- SELECTION -
--

There can, of course, be evolution in instinct. On occasion an aberrant instinct can be more efficient as a survival or reproductive mechanism than the original instinct. Thus, the aberration has a better chance of survival, of reproducing, and passing on to future generations, the original instinct dying out.

LEARNED RESPONSE

The second element of the subconscious mind is learned response. A learned response is one that mitigates or modifies an instinctive reaction. It is instilled in a person through a series of steps: emotions, belief, attitude, feelings, and behavior.

Emotions

Emotions, loosely defined as feelings, are the result of two things: the above discussed instincts, and people's a priori assumptions.

Instincts provide the physical reactions the body has to various stimuli coming in through the senses. In the examples above of a member of the opposite sex, a vicious dog, an enemy, a birth, a death, the reactions carry emotional labels. In these cases the labels are lust, hate, anger, joy and sorrow.

However, an instinctive reaction to stimuli is only a starting point for emotion in learned responses. There is also the element of how a person deals with the reactions. How rhe does begins with rher a priori assumptions.

A priori assumptions are those conclusions based on theory rather than experience or observation, premises arrived at without examination of evidence. In other words, the conviction that something is simply because it is.

The basis for a priori assumptions is culture and upbringing. Sociologists call it socialization; I call it programming, a more apt term in today's computer age. Programming is the instructions on what to do with information that is input and how the results should be output. In human terms, programming tells you how to regard what comes in through the senses.

Your basic instructions on how to regard the world first come from your family. From birth your mother, father, and siblings consciously or unconsciously tell you what everything around you means in their terms. If they are deeply religious, they tell you that being deeply religious is the way to be. If they are bigots, they will tell you that their prejudices are the correct way to regard other people. They often do not tell you this in words. Instead, it's their behavior and attitudes which you pick up and, since they are your model, imitate.

Most people accept such programming unquestioningly since Mother and Father say "that's it." What you receive are your family's a priori assumptions, which they received from their families, etc., until they arrive at you.

Naturally, alterations appear in the programming. If they didn't, humans would still be in caves, eating what doesn't try or at least doesn't succeed in eating them first. People can alter their own programming, although the "if it was good enough for grandpa, it's good enough for me" attitude still exists in many.

Nonetheless, the basic programming from birth will often be the one that people accept in most situations. Thus, even the most determined advocate of women's liberation may think a disparaging "women drivers" when he or she gets cut off on the road. The most enlightened non-racist, because a member of the Ku Klux Klan raised rher, may react negatively to the approach of a strange black man simply because he is black. When such a person, who has consciously altered rher programming, reacts as described above, rhe may feel ashamed. That, however, doesn't negate that the reaction did indeed take place.

--

- TASKS TO COMPLETE -
1. In the passage on learned response, what word is offered in place of the sociologists' term "socialization"?
2. Continue the passage on learned response with the paragraphs that follow its final sentence.

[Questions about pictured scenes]

--

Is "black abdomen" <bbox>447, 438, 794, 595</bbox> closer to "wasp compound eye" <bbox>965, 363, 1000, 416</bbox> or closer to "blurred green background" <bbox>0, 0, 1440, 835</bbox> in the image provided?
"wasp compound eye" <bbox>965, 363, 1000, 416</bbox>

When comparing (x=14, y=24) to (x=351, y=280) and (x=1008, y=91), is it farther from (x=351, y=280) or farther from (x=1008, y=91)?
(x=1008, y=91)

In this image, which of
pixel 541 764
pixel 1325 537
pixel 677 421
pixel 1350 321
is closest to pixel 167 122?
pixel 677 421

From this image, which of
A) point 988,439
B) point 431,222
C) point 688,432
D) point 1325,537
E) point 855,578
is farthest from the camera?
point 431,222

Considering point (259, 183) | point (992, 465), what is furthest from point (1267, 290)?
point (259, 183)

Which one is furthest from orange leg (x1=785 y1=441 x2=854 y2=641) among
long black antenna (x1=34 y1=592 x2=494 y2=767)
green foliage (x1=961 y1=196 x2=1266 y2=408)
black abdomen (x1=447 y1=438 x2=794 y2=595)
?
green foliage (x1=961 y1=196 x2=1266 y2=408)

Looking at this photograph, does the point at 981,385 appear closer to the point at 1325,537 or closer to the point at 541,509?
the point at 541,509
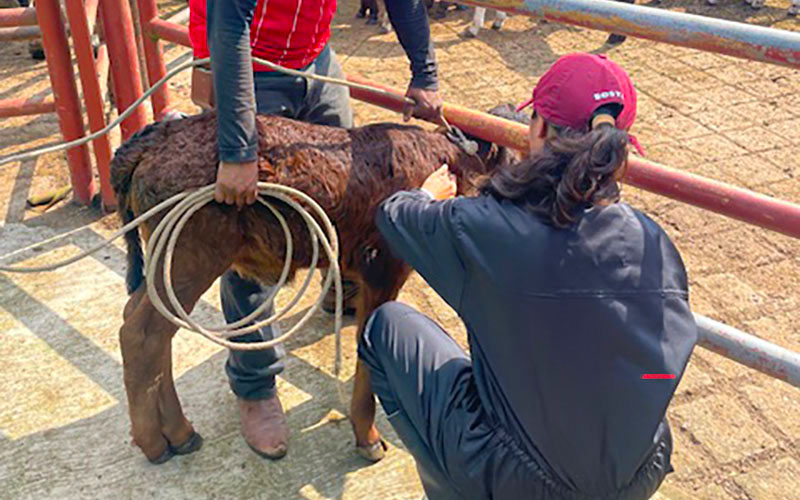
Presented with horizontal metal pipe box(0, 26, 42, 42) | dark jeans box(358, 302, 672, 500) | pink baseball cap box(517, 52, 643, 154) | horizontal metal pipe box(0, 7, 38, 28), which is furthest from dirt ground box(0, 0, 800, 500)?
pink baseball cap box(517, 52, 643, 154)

--

- ANSWERS TO THE EXERCISES -
1. Programming.

2.
The family is not the only source of programming, of course. As a person gets older, other influences come into play: school, church, peers, teachers, den mothers, television, books, anyone and anything that provides ways of regarding the world and the people in it. Such secondary programming can have less weight than the primary, familial programming. It is not only occasionally contradictory to what the family says, but is also presented intellectually rather than emotionally, with explanations and rationales rather than "because I say so." Nevertheless, secondary programming, given with enough power or repetition and/or by a person with parental authority will remain with a child for life.

Programming continues throughout life, as long as the person is willing to accept new input and try to integrate it with old. There are, naturally enough, those people in every generation who refuse to believe that anyone could have different programming than them. They therefore refuse to accept ideas other than those that relate to their own programming. An example comes from the 1960s, the era of the hippie and the hardhat, the longhair and the redneck. Neither faction was willing to accept the other's ideas, because neither was programmed to accept the same things as axiomatic about lifestyle, music, patriotism, appearance, or many of the other parts of life and living based on upbringing. Many people, of course, could see that what they believed was not necessarily what everyone did or even should believe. They thus mollified if not modified the differences between varying points of view.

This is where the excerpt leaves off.